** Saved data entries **
══════

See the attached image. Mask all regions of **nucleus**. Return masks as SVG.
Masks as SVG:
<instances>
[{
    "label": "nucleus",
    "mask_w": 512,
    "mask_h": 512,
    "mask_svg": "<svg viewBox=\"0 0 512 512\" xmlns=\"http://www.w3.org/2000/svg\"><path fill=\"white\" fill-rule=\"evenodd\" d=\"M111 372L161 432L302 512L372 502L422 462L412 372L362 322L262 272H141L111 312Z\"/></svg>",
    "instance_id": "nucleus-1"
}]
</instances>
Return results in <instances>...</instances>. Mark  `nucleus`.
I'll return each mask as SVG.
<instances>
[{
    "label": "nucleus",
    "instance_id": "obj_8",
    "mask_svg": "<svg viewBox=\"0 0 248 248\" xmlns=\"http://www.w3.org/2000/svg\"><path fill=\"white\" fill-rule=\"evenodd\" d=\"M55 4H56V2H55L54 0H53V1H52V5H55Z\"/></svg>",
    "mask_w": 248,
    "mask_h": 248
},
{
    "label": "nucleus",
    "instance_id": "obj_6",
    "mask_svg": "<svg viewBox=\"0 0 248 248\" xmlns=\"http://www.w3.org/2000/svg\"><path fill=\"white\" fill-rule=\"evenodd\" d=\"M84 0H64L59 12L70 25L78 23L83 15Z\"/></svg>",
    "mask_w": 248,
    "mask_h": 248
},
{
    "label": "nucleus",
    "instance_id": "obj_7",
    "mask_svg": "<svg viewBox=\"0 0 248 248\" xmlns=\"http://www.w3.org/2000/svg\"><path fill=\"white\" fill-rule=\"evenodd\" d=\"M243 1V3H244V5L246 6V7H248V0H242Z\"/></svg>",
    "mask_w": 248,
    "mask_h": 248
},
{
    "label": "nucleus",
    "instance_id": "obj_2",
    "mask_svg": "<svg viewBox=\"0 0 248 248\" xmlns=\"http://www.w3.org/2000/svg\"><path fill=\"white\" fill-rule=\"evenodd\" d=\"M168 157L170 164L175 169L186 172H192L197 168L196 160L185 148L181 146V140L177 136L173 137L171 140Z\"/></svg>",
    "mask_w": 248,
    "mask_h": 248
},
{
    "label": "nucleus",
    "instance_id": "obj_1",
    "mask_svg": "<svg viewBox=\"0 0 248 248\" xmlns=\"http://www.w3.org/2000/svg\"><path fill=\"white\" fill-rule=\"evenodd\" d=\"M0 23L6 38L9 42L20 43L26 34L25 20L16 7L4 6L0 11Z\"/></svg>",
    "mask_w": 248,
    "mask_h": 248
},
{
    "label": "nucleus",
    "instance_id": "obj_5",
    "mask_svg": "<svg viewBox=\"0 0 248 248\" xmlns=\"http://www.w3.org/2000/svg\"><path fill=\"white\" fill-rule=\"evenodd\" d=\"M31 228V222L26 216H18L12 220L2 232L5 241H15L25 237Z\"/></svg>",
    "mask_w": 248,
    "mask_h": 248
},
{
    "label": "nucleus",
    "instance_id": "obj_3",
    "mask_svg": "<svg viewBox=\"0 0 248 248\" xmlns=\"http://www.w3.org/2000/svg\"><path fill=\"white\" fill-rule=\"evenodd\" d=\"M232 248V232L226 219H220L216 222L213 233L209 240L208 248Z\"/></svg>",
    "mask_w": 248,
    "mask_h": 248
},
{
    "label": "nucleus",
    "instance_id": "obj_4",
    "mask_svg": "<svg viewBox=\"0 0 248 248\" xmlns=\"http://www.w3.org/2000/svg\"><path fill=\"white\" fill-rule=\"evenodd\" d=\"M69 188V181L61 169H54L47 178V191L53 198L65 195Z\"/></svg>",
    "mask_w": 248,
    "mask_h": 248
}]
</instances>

══════

** What you will do **
Update all of the items above by replacing every occurrence of "nucleus" with "nuclear_region", leaving everything else unchanged.

** Answer to the exercise **
See the attached image. Mask all regions of **nuclear_region**. Return masks as SVG.
Masks as SVG:
<instances>
[{
    "label": "nuclear_region",
    "mask_w": 512,
    "mask_h": 512,
    "mask_svg": "<svg viewBox=\"0 0 512 512\" xmlns=\"http://www.w3.org/2000/svg\"><path fill=\"white\" fill-rule=\"evenodd\" d=\"M111 372L161 432L302 512L372 502L422 462L412 372L362 322L262 272H141L111 312Z\"/></svg>",
    "instance_id": "nuclear_region-1"
}]
</instances>
Return results in <instances>...</instances>. Mark  `nuclear_region`.
I'll return each mask as SVG.
<instances>
[{
    "label": "nuclear_region",
    "instance_id": "obj_8",
    "mask_svg": "<svg viewBox=\"0 0 248 248\" xmlns=\"http://www.w3.org/2000/svg\"><path fill=\"white\" fill-rule=\"evenodd\" d=\"M55 4H56V2H55L54 0H53V1H52V5H55Z\"/></svg>",
    "mask_w": 248,
    "mask_h": 248
},
{
    "label": "nuclear_region",
    "instance_id": "obj_6",
    "mask_svg": "<svg viewBox=\"0 0 248 248\" xmlns=\"http://www.w3.org/2000/svg\"><path fill=\"white\" fill-rule=\"evenodd\" d=\"M84 0H64L59 12L70 25L78 23L83 15Z\"/></svg>",
    "mask_w": 248,
    "mask_h": 248
},
{
    "label": "nuclear_region",
    "instance_id": "obj_7",
    "mask_svg": "<svg viewBox=\"0 0 248 248\" xmlns=\"http://www.w3.org/2000/svg\"><path fill=\"white\" fill-rule=\"evenodd\" d=\"M243 1V3H244V5L246 6V7H248V0H242Z\"/></svg>",
    "mask_w": 248,
    "mask_h": 248
},
{
    "label": "nuclear_region",
    "instance_id": "obj_2",
    "mask_svg": "<svg viewBox=\"0 0 248 248\" xmlns=\"http://www.w3.org/2000/svg\"><path fill=\"white\" fill-rule=\"evenodd\" d=\"M168 157L170 164L175 169L186 172H192L197 168L196 160L185 148L181 146V140L177 136L173 137L171 140Z\"/></svg>",
    "mask_w": 248,
    "mask_h": 248
},
{
    "label": "nuclear_region",
    "instance_id": "obj_1",
    "mask_svg": "<svg viewBox=\"0 0 248 248\" xmlns=\"http://www.w3.org/2000/svg\"><path fill=\"white\" fill-rule=\"evenodd\" d=\"M0 23L6 38L9 42L20 43L26 34L25 20L16 7L4 6L0 11Z\"/></svg>",
    "mask_w": 248,
    "mask_h": 248
},
{
    "label": "nuclear_region",
    "instance_id": "obj_5",
    "mask_svg": "<svg viewBox=\"0 0 248 248\" xmlns=\"http://www.w3.org/2000/svg\"><path fill=\"white\" fill-rule=\"evenodd\" d=\"M31 228V222L26 216H18L12 220L2 232L5 241H15L25 237Z\"/></svg>",
    "mask_w": 248,
    "mask_h": 248
},
{
    "label": "nuclear_region",
    "instance_id": "obj_3",
    "mask_svg": "<svg viewBox=\"0 0 248 248\" xmlns=\"http://www.w3.org/2000/svg\"><path fill=\"white\" fill-rule=\"evenodd\" d=\"M232 248V232L226 219H220L216 222L213 233L209 240L208 248Z\"/></svg>",
    "mask_w": 248,
    "mask_h": 248
},
{
    "label": "nuclear_region",
    "instance_id": "obj_4",
    "mask_svg": "<svg viewBox=\"0 0 248 248\" xmlns=\"http://www.w3.org/2000/svg\"><path fill=\"white\" fill-rule=\"evenodd\" d=\"M69 188V181L61 169H54L47 178V191L53 198L65 195Z\"/></svg>",
    "mask_w": 248,
    "mask_h": 248
}]
</instances>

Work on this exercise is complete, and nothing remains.